"Au Maroc, à côté de Casablanca, il y a Sidi Moumen, une banlieue extrêmement pauvre qui a vu naitre des jeunes kamikazes à l’origine des attentats de 2003. Le réalisateur Nabil AYOUCH, nous montre au contraire des jeunes désireux de sortir de cette réalité qui les enferment et d’un système étatique qui les oppriment."
"Par moment, “Haut et fort” se transforme en comédie musicale 2.0. par des scènes brillantes, tant sur la réalisation, la photographie, la mise en scène et la musique !"
"Le film est à la frontière du documentaire et de la fiction, c’est parfois dérangeant, car cela nous questionne sur la sincérité des propos. Est-ce que ce dialogue est écrit ou non, est-ce que cette scène est une vraie histoire de leur vie ou un effet de dramatisation ? Toutefois, il y a des scènes où nous ne doutons pas. Les personnages parlent avec leurs convictions et ça se voit, notamment lors des scènes de débats sur la place de la religion, ou sur la liberté d’expression.
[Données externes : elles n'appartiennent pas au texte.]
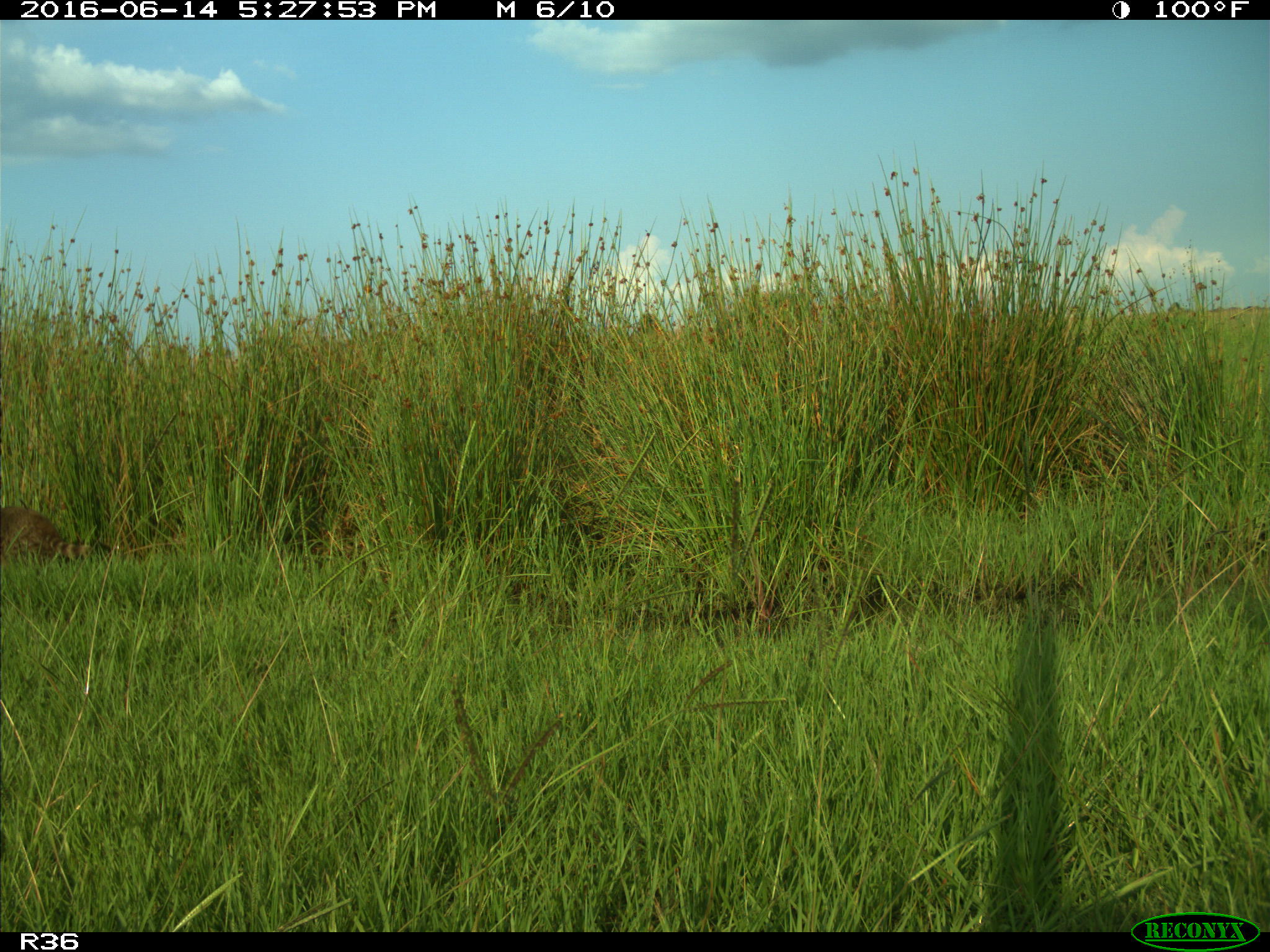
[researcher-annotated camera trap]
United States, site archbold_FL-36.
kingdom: Animalia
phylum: Chordata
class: Mammalia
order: Carnivora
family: Procyonidae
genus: Procyon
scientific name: Procyon lotor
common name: common raccoon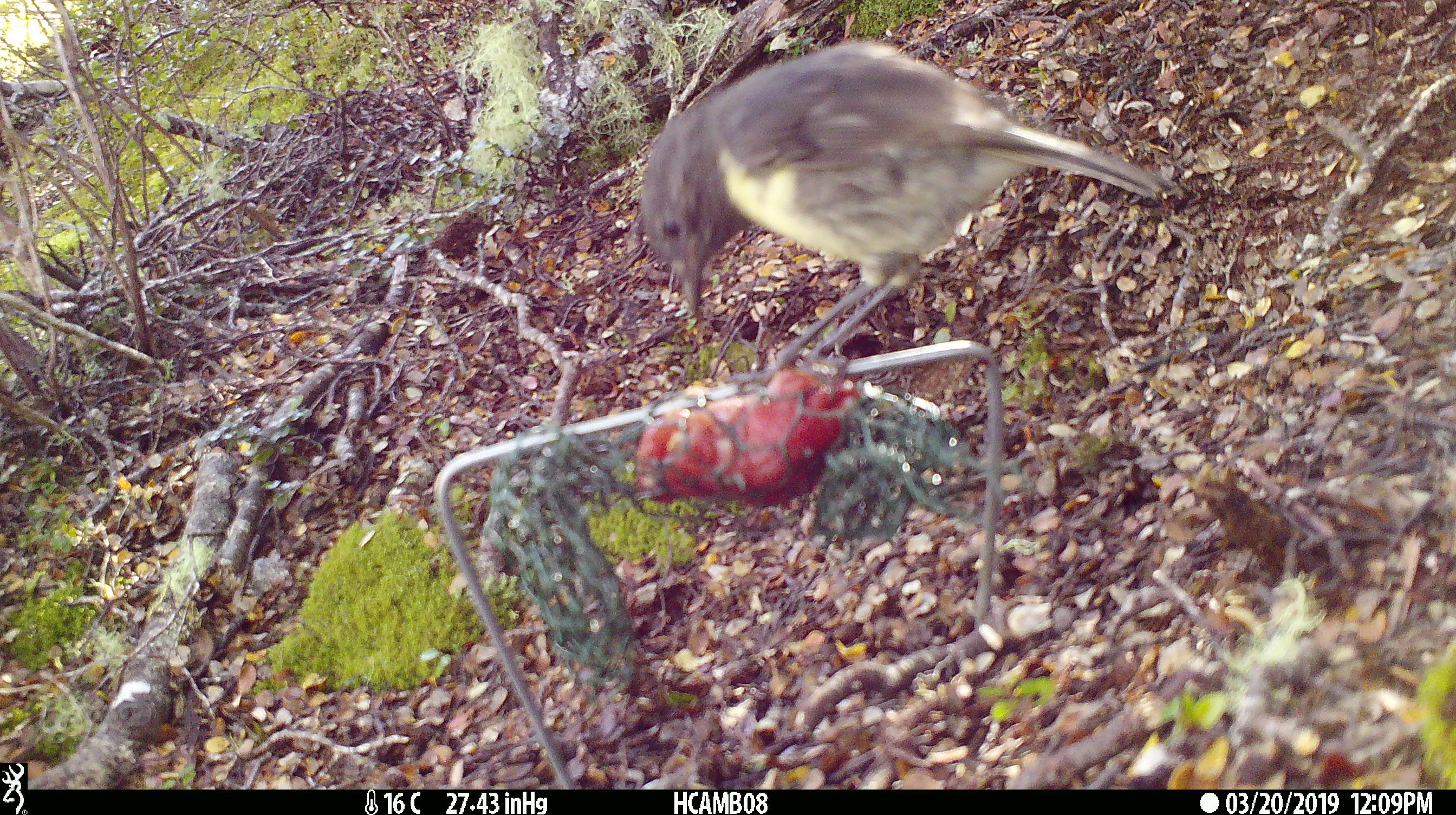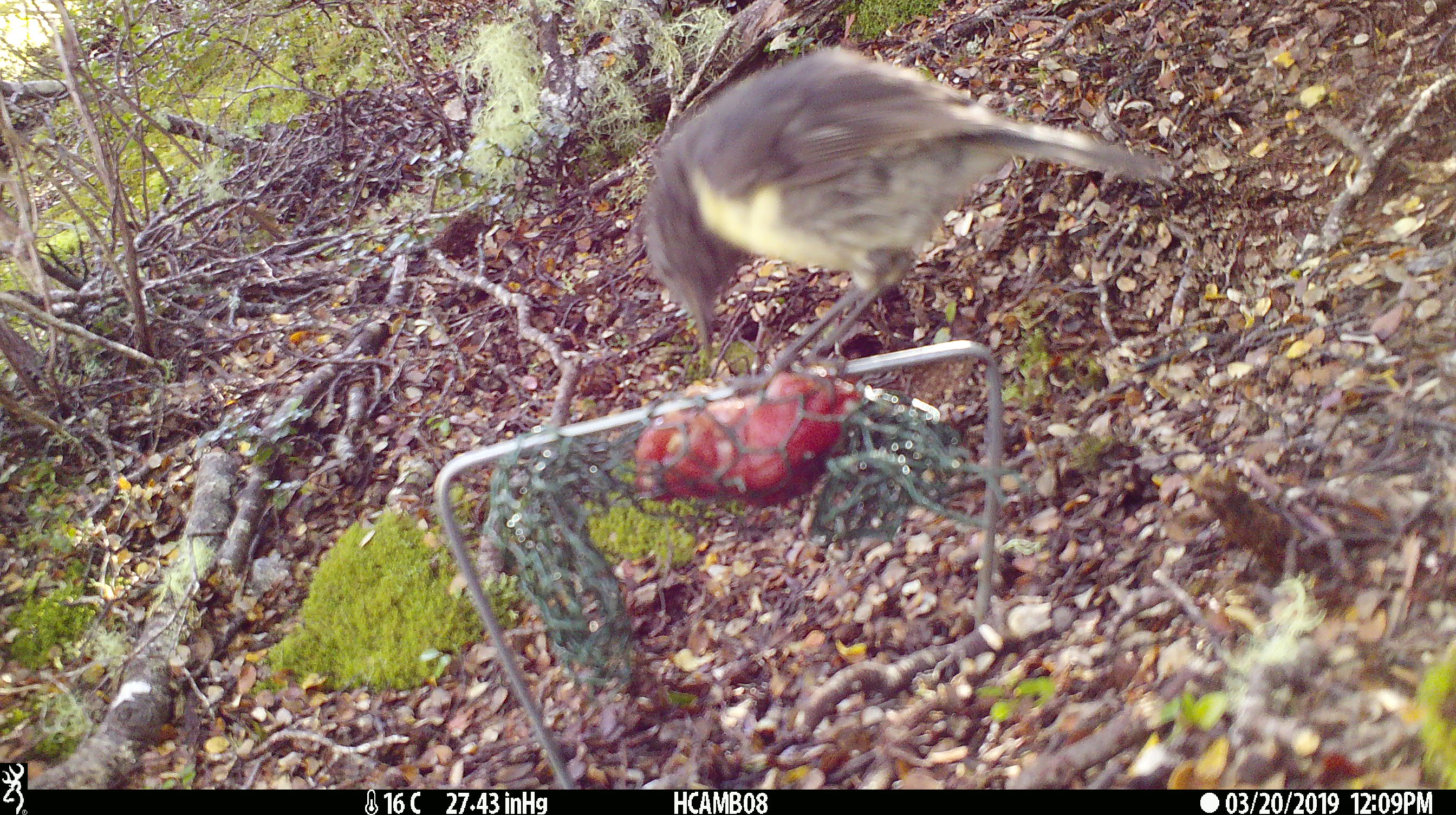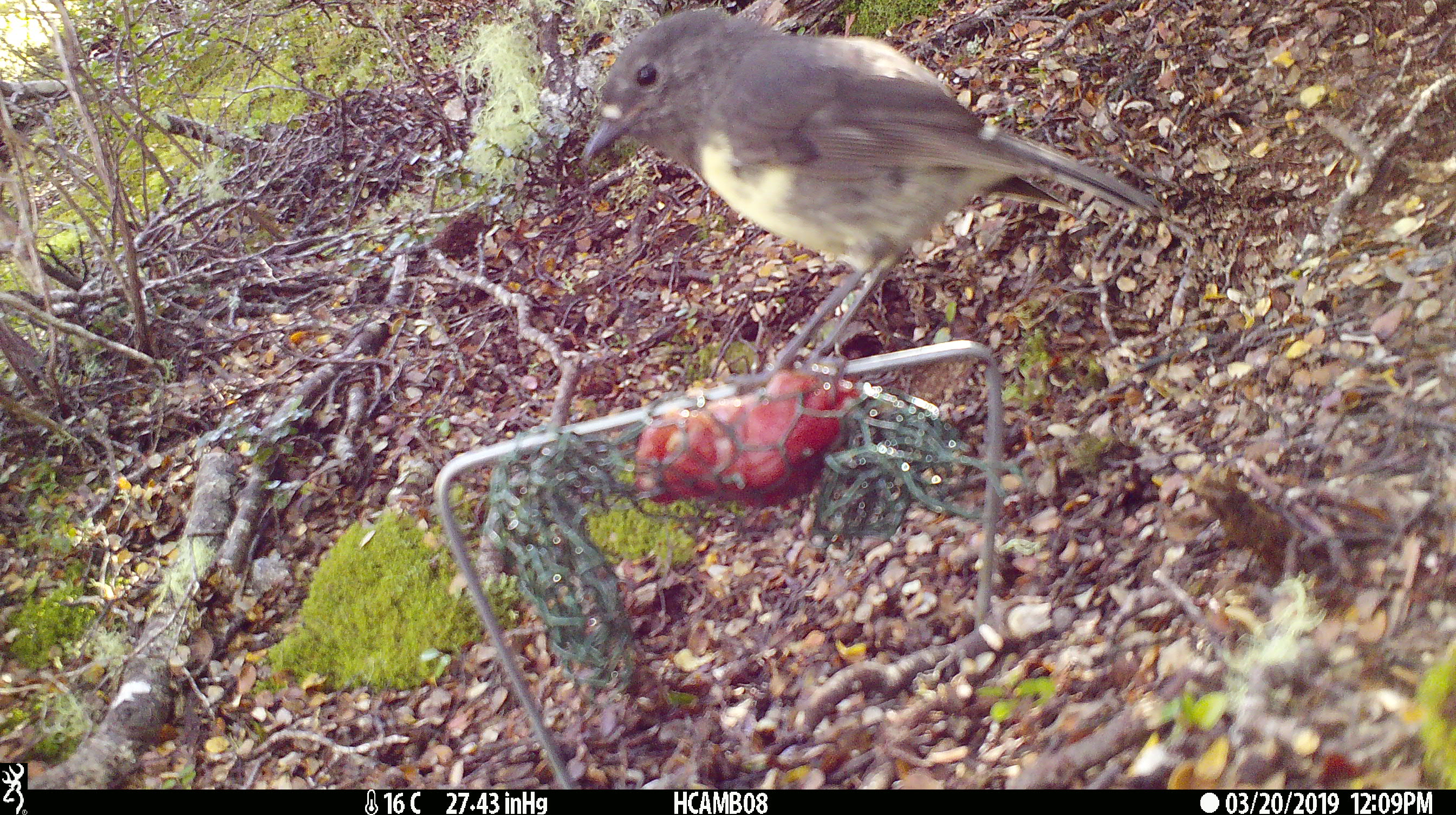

Ces jeunes placent haut et fort leurs convictions. C’est un véritable reflet de toute la jeunesse marocaine et des débats qu’elle traverse."
"Malgré quelques imperfections, et un scénario par moment bancal – du fait d’une frontière floue entre fiction et documentaire (voulue par le réalisateur) – le film est dans son ensemble réussi. Rien que pour la musique, pour ces deux ou trois scènes de comédies musicales 2.0, pour cette bulle de liberté, pour ce chant de la jeunesse marocaine, il faut aller voir “Haut et Fort“."